_Brief_:
Hand back, word for word, the lines from the one containing "Kurt Adler Christmas" to the end of the records, both included, and leave out pictures.

Caption-style text data
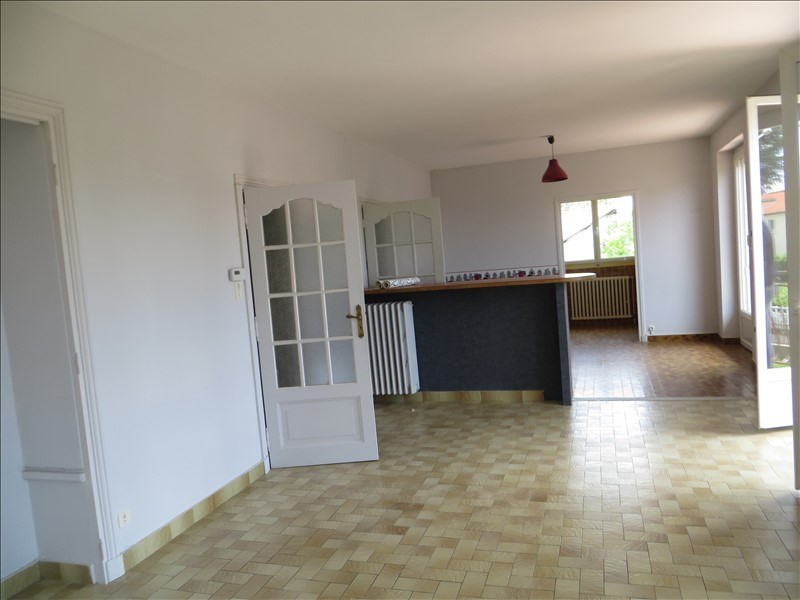 Sale house / villa Pont du chateau 296 800€ - Picture 2
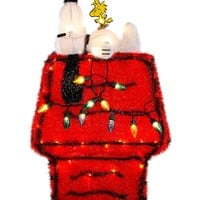 Kurt Adler Christmas Decoration, 3D Snoopy with Doghouse Lighting Display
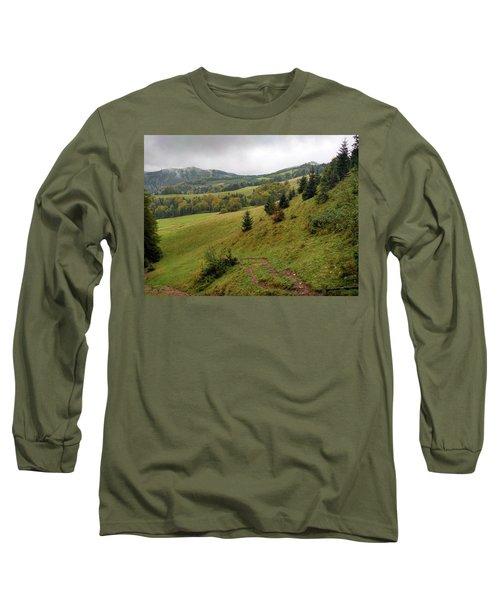 Highlands Landscape In Pieniny Long Sleeve T-Shirt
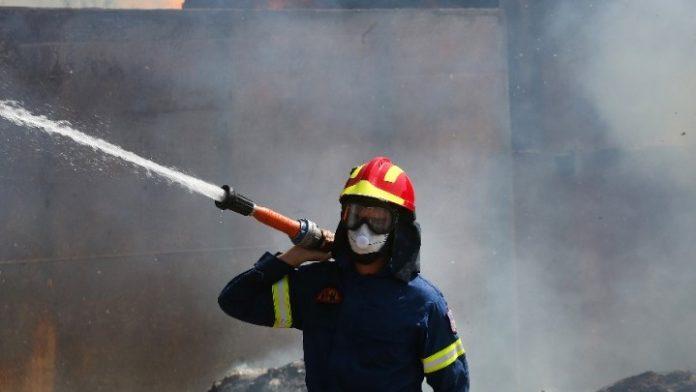 Θεσσαλονίκη: Πυρκαγιά σε επιχείρηση εμπορίας γεωργικών μηχανημάτων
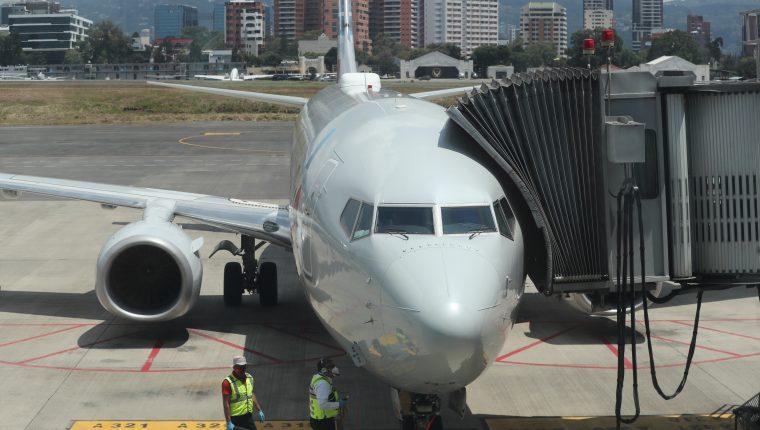 La demanda  de viajeros y la competitividad que logre el  país influirá en la velocidad para recuperar conectividad aérea, según expertos. (Foto, Prensa Libre: Hemeroteca PL).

_Task result_:
 Kurt Adler Christmas Decoration, 3D Snoopy with Doghouse Lighting Display
 Highlands Landscape In Pieniny Long Sleeve T-Shirt
 Θεσσαλονίκη: Πυρκαγιά σε επιχείρηση εμπορίας γεωργικών μηχανημάτων
 La demanda  de viajeros y la competitividad que logre el  país influirá en la velocidad para recuperar conectividad aérea, según expertos. (Foto, Prensa Libre: Hemeroteca PL).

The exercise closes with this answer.